▶ [What to produce] Will you write out all the entries below exactly?

== Source data

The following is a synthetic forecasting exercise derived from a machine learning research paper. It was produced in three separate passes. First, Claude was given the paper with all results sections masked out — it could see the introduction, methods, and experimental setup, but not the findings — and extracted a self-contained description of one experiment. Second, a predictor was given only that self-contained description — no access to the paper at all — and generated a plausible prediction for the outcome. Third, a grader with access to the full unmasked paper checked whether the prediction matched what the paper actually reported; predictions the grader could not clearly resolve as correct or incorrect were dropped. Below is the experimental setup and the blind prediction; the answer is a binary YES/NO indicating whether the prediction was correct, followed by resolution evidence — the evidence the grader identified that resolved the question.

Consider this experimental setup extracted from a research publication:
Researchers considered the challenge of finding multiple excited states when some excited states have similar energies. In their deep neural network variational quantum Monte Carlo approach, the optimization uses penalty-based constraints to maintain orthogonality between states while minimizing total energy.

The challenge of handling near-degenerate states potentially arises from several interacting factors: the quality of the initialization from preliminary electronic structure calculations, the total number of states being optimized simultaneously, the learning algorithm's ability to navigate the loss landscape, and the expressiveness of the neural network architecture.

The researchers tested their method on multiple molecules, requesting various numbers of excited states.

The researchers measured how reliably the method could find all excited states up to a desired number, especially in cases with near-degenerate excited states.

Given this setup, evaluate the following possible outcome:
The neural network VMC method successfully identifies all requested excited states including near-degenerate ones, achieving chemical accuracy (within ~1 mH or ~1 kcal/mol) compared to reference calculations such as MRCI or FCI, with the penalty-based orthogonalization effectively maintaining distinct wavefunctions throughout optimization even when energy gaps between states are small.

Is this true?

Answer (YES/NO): NO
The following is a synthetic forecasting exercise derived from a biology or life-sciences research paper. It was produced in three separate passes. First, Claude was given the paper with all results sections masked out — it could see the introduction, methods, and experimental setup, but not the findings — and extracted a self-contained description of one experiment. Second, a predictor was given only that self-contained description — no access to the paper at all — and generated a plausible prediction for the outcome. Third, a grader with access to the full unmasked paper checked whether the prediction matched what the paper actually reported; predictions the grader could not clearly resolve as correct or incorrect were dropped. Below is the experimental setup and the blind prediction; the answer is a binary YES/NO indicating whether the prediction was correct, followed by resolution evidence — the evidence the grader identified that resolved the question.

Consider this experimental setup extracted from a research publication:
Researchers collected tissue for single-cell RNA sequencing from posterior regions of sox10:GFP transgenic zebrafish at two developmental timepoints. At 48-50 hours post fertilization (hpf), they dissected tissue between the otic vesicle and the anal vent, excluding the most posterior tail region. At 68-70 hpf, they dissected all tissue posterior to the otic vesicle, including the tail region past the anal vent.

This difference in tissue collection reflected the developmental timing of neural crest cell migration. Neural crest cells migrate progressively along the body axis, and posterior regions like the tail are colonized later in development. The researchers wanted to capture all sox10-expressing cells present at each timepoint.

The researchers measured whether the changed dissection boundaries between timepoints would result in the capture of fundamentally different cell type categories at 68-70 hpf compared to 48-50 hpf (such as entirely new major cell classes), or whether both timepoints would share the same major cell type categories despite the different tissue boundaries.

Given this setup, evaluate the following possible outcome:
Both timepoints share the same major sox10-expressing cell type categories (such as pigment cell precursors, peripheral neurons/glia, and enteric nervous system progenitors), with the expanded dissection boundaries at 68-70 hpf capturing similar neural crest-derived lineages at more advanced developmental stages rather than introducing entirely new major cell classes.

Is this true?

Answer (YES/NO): YES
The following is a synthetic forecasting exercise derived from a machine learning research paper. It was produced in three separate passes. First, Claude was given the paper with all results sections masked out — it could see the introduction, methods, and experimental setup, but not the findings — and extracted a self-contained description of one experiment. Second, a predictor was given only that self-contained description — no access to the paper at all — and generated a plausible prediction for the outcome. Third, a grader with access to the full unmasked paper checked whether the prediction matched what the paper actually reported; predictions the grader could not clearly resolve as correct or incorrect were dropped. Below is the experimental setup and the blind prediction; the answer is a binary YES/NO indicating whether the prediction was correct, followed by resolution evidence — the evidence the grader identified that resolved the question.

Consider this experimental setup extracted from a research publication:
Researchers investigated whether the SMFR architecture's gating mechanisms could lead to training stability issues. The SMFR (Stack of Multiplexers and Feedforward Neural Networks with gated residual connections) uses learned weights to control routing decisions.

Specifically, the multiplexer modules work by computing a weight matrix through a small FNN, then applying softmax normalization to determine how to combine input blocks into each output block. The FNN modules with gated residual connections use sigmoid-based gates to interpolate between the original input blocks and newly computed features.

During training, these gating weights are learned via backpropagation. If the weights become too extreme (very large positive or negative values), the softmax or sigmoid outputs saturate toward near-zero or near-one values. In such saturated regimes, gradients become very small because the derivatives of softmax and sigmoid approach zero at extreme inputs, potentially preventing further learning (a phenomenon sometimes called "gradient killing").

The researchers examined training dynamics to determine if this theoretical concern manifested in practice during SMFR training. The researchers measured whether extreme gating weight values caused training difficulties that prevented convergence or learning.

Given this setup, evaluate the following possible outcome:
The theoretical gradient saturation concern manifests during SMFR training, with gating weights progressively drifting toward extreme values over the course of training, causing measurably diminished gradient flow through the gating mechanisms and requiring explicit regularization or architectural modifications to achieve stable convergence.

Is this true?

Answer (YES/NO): YES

====

▶ [Answer below]
The following is a synthetic forecasting exercise derived from a machine learning research paper. It was produced in three separate passes. First, Claude was given the paper with all results sections masked out — it could see the introduction, methods, and experimental setup, but not the findings — and extracted a self-contained description of one experiment. Second, a predictor was given only that self-contained description — no access to the paper at all — and generated a plausible prediction for the outcome. Third, a grader with access to the full unmasked paper checked whether the prediction matched what the paper actually reported; predictions the grader could not clearly resolve as correct or incorrect were dropped. Below is the experimental setup and the blind prediction; the answer is a binary YES/NO indicating whether the prediction was correct, followed by resolution evidence — the evidence the grader identified that resolved the question.

Consider this experimental setup extracted from a research publication:
Researchers considered the challenge of finding multiple excited states when some excited states have similar energies. In their deep neural network variational quantum Monte Carlo approach, the optimization uses penalty-based constraints to maintain orthogonality between states while minimizing total energy.

The challenge of handling near-degenerate states potentially arises from several interacting factors: the quality of the initialization from preliminary electronic structure calculations, the total number of states being optimized simultaneously, the learning algorithm's ability to navigate the loss landscape, and the expressiveness of the neural network architecture.

The researchers tested their method on multiple molecules, requesting various numbers of excited states.

The researchers measured how reliably the method could find all excited states up to a desired number, especially in cases with near-degenerate excited states.

Given this setup, evaluate the following possible outcome:
The neural network VMC method successfully identifies all requested excited states including near-degenerate ones, achieving chemical accuracy (within ~1 mH or ~1 kcal/mol) compared to reference calculations such as MRCI or FCI, with the penalty-based orthogonalization effectively maintaining distinct wavefunctions throughout optimization even when energy gaps between states are small.

Is this true?

Answer (YES/NO): NO
The following is a synthetic forecasting exercise derived from a biology or life-sciences research paper. It was produced in three separate passes. First, Claude was given the paper with all results sections masked out — it could see the introduction, methods, and experimental setup, but not the findings — and extracted a self-contained description of one experiment. Second, a predictor was given only that self-contained description — no access to the paper at all — and generated a plausible prediction for the outcome. Third, a grader with access to the full unmasked paper checked whether the prediction matched what the paper actually reported; predictions the grader could not clearly resolve as correct or incorrect were dropped. Below is the experimental setup and the blind prediction; the answer is a binary YES/NO indicating whether the prediction was correct, followed by resolution evidence — the evidence the grader identified that resolved the question.

Consider this experimental setup extracted from a research publication:
Researchers collected tissue for single-cell RNA sequencing from posterior regions of sox10:GFP transgenic zebrafish at two developmental timepoints. At 48-50 hours post fertilization (hpf), they dissected tissue between the otic vesicle and the anal vent, excluding the most posterior tail region. At 68-70 hpf, they dissected all tissue posterior to the otic vesicle, including the tail region past the anal vent.

This difference in tissue collection reflected the developmental timing of neural crest cell migration. Neural crest cells migrate progressively along the body axis, and posterior regions like the tail are colonized later in development. The researchers wanted to capture all sox10-expressing cells present at each timepoint.

The researchers measured whether the changed dissection boundaries between timepoints would result in the capture of fundamentally different cell type categories at 68-70 hpf compared to 48-50 hpf (such as entirely new major cell classes), or whether both timepoints would share the same major cell type categories despite the different tissue boundaries.

Given this setup, evaluate the following possible outcome:
Both timepoints share the same major sox10-expressing cell type categories (such as pigment cell precursors, peripheral neurons/glia, and enteric nervous system progenitors), with the expanded dissection boundaries at 68-70 hpf capturing similar neural crest-derived lineages at more advanced developmental stages rather than introducing entirely new major cell classes.

Is this true?

Answer (YES/NO): YES
The following is a synthetic forecasting exercise derived from a machine learning research paper. It was produced in three separate passes. First, Claude was given the paper with all results sections masked out — it could see the introduction, methods, and experimental setup, but not the findings — and extracted a self-contained description of one experiment. Second, a predictor was given only that self-contained description — no access to the paper at all — and generated a plausible prediction for the outcome. Third, a grader with access to the full unmasked paper checked whether the prediction matched what the paper actually reported; predictions the grader could not clearly resolve as correct or incorrect were dropped. Below is the experimental setup and the blind prediction; the answer is a binary YES/NO indicating whether the prediction was correct, followed by resolution evidence — the evidence the grader identified that resolved the question.

Consider this experimental setup extracted from a research publication:
Researchers investigated whether the SMFR architecture's gating mechanisms could lead to training stability issues. The SMFR (Stack of Multiplexers and Feedforward Neural Networks with gated residual connections) uses learned weights to control routing decisions.

Specifically, the multiplexer modules work by computing a weight matrix through a small FNN, then applying softmax normalization to determine how to combine input blocks into each output block. The FNN modules with gated residual connections use sigmoid-based gates to interpolate between the original input blocks and newly computed features.

During training, these gating weights are learned via backpropagation. If the weights become too extreme (very large positive or negative values), the softmax or sigmoid outputs saturate toward near-zero or near-one values. In such saturated regimes, gradients become very small because the derivatives of softmax and sigmoid approach zero at extreme inputs, potentially preventing further learning (a phenomenon sometimes called "gradient killing").

The researchers examined training dynamics to determine if this theoretical concern manifested in practice during SMFR training. The researchers measured whether extreme gating weight values caused training difficulties that prevented convergence or learning.

Given this setup, evaluate the following possible outcome:
The theoretical gradient saturation concern manifests during SMFR training, with gating weights progressively drifting toward extreme values over the course of training, causing measurably diminished gradient flow through the gating mechanisms and requiring explicit regularization or architectural modifications to achieve stable convergence.

Is this true?

Answer (YES/NO): YES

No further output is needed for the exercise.